Les psychologues rapportent volontiers la rêverie à l'imagination créatrice, dont les opérations, ici, seraient arbitraires,
affranchies des règles de la pensée socialisée, alors que l'invention, dans l'ordre scientifique, technique, esthétique, garde,
quand elle s'est détachée de son auteur, une consistance propre et une valeur impersonnelle.
Mais ne risque-t-on pas,
bornant la rêverie à son aspect imaginatif, de la réduire faussement à une contemplation désintéressée ? Le sens du mot
rêver est certes plus riche dans l'usage commun : un rêve est un souhait qu'on forme pour soi-même, un désir qui ne
s'interroge pas précisément sur les moyens de se réaliser.
Il semble que, dans la rêverie, la vie des images ne se dissocie
pas d'une certaine orienta lion pratique.
I.
— Les éléments de la rêverie.
A) SON ASPECT INTELLECTUEL.
L'aspect intellectuel de la rêverie est celui que les analyses classiques mettent au premier plan.
La rêverie se caractérise, négativement, par un détachement à l'égard du présent, entendu au sens local et temporel du
mot.
L'esprit cesse d'être attentif à l'entour et à l'actuel, pour se replier sur soi.
Les choses font encore impression sur les
sens, s'ils restent ouverts, mais les sensations ne s'organisent pas en perceptions.
Dans la mesure où l'esprit subit l'action
des choses, cette communication avec le monde externe est fusion plutôt que connaissance ; on ne tient pas les objets à
distance de soi ; ils ne sont donc pas saisis comme objets.
I! reste que la perception a pu déclencher la rêverie ; et,
pendant la rêverie même, les impressions externes, sans laisser la perception se construire, peuvent orienter, infléchir la
rêverie, lui donner son rythme.
Distrait de la situation actuelle, l'esprit s'abandonne aux images.
Mais, dans la veille utile, leur évocation se règle, d'instant
en instant, sur les exigences de l'action ; et l'association proprement dite n'y a qu'une place restreinte.
L'automatisme de
la rêverie consiste, pour une part, en ce que, paresseusement, l'évocation se guide sur le fil des ressemblances, ou bien
se borne à restaurer les suites et groupements qu'ont eus les événements et les choses dans l'expérience antérieure.
Pourtant la rêverie est souvent très discontinue, comme si les images, pourvues d'une vitalité propre, émergeaient
spontanément à la conscience, sans que les situations successivement représentées défilent dans un ordre prévisible à
partir des lois traditionnelles de l'association.
Enfin, la rêverie peut avoir une direction plus ou moins constante, une
relative unité, dessiner une situation originale, bien que cette construction reste frêle et instable.
Par là se décèle son
inspiration profonde : la rêverie tend à s'organiser autour d'une tendance plus ou moins sourde, d'un projet plus ou moins
confus.

▬▬▬

▶ Consigne
Résumez en deux phrases le texte sur la rêverie.

▶ Données brutes
▬▬▬

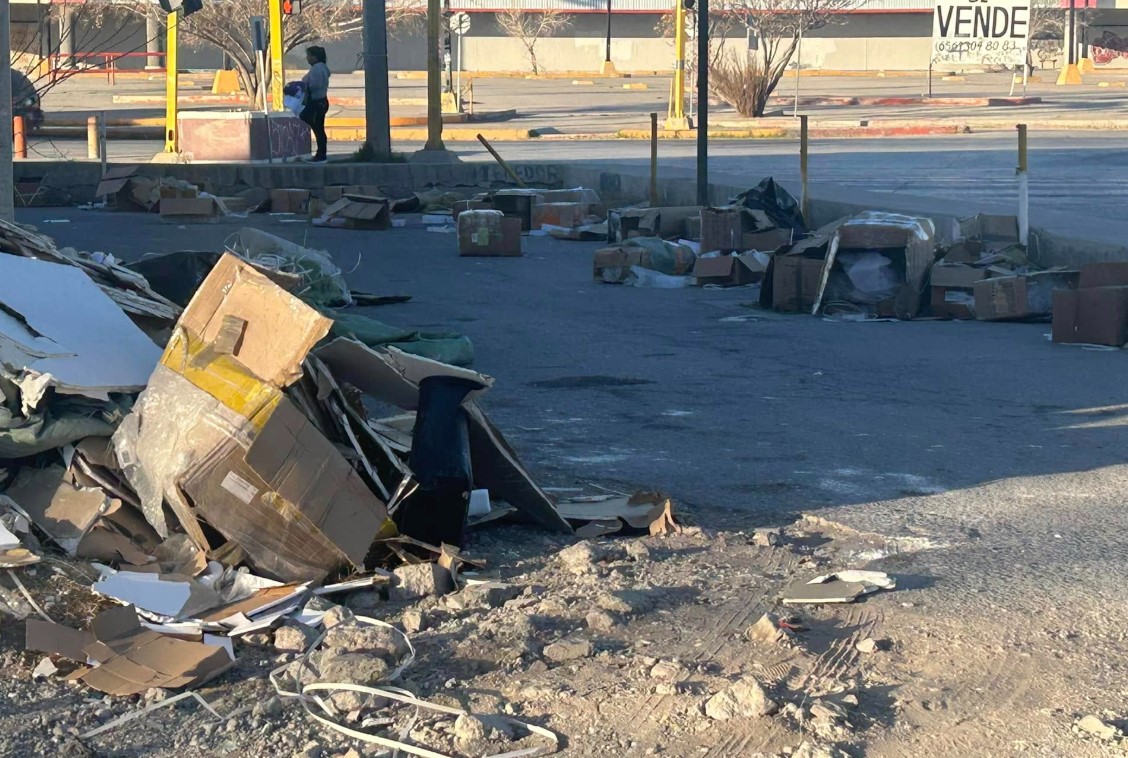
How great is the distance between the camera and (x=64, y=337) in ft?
16.7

▬▬▬

▶ Résultat
Le texte met en doute l'idée de réduire la rêverie à une imagination arbitraire et à une contemplation désintéressée, car rêver signifie aussi, dans l'usage commun, former un souhait, et la vie des images y reste liée à une orientation pratique. Sur le plan intellectuel, la rêverie se marque par un détachement du présent où les sensations ne s'organisent pas en perceptions et où l'esprit s'abandonne aux images, évoquées par ressemblance, par le retour de l'expérience antérieure ou de façon discontinue, tout en tendant à s'organiser autour d'une tendance ou d'un projet plus ou moins confus.